If you are considering applying for Social Security disability benefits, a disability representative may be able to help you prepare for your hearing. One of the decisions you may have to make is whether you want to appear at your hearing in person or by video.
The Social Security Administration prefers video hearings and has been trying to push for their use for some time. They have been sending out brochures encouraging claimants to go with a video hearing because, “except for the equipment, a video hearing is no different than a hearing at which you appear in person.” However, generally no one else likes video hearings, and claimants like the opportunity to tell their story in person.
Video recording equipment makes the experience and nature of the hearing fundamentally different. If you appear in person, you are real, three-dimensional, and immediate to the Administrative Law Judge. If you appear by video, you become distant, incorporeal, and two-dimensional. However, appearing by video allows you the chance to get your hearing sooner, which may be something to take into consideration.
If you do not wish to appear by video, Social Security regulations allow the Administrative Law Judge to change the time or place of your hearing, and may reschedule the hearing to accommodate your availability. This gives you veto power over your own video appearance.

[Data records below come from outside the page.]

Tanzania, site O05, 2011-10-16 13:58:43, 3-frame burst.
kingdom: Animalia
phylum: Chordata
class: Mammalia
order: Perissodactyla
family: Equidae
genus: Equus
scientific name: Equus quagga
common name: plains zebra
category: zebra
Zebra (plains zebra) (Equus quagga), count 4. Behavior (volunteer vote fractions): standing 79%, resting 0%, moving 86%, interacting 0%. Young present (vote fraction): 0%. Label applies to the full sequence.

The same does not apply to testimony from experts you may wish to call for you appearance. While you have the ability to refrain from using video teleconferencing if you wish (the rules give you “good cause” for nor appearing in person), the rules do not grant the same leeway to experts; no such “good cause” provision exists for experts, and the regulations do not specify anything that would constitute “good cause” to have an expert witness appear in person. This makes it very rare that an ALJ will reschedule a hearing to allow an expert witness to testify in person.